May I ask on what to add on my code?
Upvotes: 0
Views: 64
Reputation: 47894
If you don't want to use an html parser (which the SO community strongly urges at every chance), you can just match and strip the tags:
Code: (PHP Demo) (Pattern Demo)
$string='<h5>Name:</h5>
<div class="info-name">
Josh <a href="#tagclan">Taguibao</a>
</div><a class="t0 profile" >Click to view Profile</a>';
echo preg_match('~Name:</h5>.*?<div class="info-name">\s*\K.*?(?=\s*</div|\s*\|)~s',$string,$out)?strip_tags($out[0]):'fail';
Output:
Josh Taguibao
*Notes:
~
is used as the pattern delimiter so that the /
s in the pattern don't need to be escaped.\K
in the pattern means: "start the fullstring match from here"(?=...)
is a positive lookahead, which is used to halt the fullstring match before matching a newline followed by </div
or |
(normally I would write (?=\s(?:</div>|\|))
but it was actually fewer steps the verbose way)s
modifier/flag at the end of the pattern permits the .
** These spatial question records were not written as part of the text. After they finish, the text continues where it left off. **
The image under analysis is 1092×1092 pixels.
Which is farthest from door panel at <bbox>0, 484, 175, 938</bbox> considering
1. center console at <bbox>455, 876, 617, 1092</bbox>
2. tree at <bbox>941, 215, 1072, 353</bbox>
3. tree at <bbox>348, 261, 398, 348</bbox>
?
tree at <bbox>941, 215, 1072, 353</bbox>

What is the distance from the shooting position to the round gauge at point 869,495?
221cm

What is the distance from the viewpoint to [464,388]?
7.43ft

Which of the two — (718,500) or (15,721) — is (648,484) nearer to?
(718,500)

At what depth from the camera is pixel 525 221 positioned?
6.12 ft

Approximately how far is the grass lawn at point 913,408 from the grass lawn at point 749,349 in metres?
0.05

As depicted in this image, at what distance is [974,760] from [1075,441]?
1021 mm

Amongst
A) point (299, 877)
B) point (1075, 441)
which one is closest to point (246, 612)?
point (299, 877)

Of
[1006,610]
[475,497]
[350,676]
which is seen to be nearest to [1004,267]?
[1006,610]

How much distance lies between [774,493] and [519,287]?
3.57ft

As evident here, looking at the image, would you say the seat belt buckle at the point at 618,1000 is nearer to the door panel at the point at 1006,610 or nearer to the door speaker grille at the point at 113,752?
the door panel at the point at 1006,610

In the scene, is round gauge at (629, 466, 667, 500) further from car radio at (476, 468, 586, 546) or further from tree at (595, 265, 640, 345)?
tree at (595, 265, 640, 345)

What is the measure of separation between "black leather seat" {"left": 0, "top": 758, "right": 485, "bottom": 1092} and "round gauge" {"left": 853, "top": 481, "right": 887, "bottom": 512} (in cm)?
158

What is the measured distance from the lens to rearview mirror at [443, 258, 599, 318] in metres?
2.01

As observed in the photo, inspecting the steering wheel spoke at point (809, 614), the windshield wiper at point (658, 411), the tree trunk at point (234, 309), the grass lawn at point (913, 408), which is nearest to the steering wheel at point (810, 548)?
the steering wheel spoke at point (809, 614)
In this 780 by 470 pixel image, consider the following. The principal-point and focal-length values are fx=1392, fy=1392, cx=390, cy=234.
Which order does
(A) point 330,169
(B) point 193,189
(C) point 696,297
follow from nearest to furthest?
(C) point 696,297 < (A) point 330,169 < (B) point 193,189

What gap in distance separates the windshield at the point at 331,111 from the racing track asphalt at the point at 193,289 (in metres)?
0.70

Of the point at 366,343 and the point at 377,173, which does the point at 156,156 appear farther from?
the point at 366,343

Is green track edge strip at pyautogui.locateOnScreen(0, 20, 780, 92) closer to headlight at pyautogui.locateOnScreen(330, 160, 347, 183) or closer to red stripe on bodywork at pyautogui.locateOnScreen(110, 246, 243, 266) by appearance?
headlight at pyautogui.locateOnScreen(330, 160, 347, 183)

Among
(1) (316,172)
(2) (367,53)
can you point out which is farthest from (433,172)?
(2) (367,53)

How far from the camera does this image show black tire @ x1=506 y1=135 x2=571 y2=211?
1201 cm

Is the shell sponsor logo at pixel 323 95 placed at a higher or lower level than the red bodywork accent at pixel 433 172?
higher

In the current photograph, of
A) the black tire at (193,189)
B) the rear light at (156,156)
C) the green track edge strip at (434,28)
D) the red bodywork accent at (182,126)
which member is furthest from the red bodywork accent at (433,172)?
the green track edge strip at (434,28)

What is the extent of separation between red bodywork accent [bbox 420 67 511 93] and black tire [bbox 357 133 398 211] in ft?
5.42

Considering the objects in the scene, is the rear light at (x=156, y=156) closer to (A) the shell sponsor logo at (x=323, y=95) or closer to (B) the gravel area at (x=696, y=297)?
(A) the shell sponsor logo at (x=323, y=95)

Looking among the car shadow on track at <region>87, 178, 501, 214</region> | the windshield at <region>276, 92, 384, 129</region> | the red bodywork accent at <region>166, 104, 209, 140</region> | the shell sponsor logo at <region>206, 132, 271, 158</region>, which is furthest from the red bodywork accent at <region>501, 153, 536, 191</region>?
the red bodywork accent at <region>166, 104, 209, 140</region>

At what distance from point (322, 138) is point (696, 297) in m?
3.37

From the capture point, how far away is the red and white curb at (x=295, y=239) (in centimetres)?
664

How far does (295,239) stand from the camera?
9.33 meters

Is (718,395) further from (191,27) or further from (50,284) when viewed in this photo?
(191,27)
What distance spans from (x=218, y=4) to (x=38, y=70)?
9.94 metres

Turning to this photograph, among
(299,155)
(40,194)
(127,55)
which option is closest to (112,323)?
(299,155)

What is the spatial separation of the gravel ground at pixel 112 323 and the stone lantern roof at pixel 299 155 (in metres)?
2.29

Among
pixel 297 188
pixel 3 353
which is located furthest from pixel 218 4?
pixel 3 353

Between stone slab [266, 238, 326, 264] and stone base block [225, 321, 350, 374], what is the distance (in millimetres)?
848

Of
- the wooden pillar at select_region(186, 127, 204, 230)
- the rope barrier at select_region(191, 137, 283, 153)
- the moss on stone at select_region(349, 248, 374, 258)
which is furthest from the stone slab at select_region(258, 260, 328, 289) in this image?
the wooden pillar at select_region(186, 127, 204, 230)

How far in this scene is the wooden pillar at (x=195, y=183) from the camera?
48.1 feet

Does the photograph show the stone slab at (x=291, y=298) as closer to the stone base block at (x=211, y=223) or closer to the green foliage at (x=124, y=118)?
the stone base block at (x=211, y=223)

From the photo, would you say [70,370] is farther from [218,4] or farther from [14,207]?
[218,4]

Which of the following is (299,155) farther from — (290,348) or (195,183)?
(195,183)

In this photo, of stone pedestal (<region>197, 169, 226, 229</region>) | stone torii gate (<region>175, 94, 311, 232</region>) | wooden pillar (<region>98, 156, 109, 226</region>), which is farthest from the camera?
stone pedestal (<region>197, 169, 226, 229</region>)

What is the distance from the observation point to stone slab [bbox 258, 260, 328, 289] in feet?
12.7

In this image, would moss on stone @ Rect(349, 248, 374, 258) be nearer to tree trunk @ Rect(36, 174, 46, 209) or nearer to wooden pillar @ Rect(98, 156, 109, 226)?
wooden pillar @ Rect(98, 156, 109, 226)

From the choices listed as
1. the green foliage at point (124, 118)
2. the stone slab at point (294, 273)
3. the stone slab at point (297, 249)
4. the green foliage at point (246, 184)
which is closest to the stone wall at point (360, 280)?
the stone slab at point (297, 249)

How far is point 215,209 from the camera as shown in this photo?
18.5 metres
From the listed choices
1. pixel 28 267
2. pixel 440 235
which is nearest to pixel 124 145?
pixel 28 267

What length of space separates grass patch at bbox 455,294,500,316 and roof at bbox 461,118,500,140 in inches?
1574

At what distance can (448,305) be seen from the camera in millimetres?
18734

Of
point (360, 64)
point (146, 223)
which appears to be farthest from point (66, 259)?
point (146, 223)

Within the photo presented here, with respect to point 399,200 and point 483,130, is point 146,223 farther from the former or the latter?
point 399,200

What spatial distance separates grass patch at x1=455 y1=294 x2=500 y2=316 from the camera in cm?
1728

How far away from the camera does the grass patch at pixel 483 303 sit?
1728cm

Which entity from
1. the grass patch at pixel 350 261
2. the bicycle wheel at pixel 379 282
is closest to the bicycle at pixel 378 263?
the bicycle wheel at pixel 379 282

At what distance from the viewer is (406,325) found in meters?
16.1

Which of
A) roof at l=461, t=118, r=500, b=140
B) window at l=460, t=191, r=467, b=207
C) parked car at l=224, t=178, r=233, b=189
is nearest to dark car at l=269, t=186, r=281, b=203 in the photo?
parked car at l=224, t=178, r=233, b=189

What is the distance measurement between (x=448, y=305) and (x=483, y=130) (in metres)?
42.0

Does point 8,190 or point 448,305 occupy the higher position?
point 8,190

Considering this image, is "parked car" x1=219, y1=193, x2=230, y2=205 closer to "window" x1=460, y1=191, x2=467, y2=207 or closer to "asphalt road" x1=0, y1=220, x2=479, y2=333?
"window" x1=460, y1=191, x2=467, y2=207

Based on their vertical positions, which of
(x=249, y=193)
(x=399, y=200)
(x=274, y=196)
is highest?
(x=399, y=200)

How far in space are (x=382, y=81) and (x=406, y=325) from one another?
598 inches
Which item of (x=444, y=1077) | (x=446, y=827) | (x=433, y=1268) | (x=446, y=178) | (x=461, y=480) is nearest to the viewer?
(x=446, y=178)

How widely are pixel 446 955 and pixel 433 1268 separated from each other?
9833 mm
(dots) to additionally match new lines.Now, DomDocument is not my strong suit, but I slapped together this snippet that will work on your sample text. (DomDocument Demo)
$html='<h5>Name:</h5>
<div class="info-name">
Josh <a href="#tagclan">Taguibao</a>
</div><a class="t0 profile" >Click to view Profile</a>';
$dom=new DOMDocument;
$dom->loadHTML($html);
$name=$dom->getElementsByTagName('div')->item(0)->nodeValue; // or ->textContent
echo trim($name);
// same output as regex method
nodeValue
and textContent
are effectively the same (for this case anyhow) in that they both return the tag-free text from the div element.
Manual says: textContent The text content of this node and its descendants.
Or if you need to isolate the first occurring element which has the class info-name
, then you can use XPath: (Demo)
$dom = new DOMDocument();
$dom->loadHTML($html);
var_export(
trim(
(new DOMXPath($dom))
->query('//*[@class="info-name"]')
->item(0)
->nodeValue
)
);
Upvotes: 0
Reputation: 887
HTML is structured data. This means there are tools available to parse it. Regex is not the tool for this job.
http://php.net/manual/en/book.dom.php
Upvotes: 1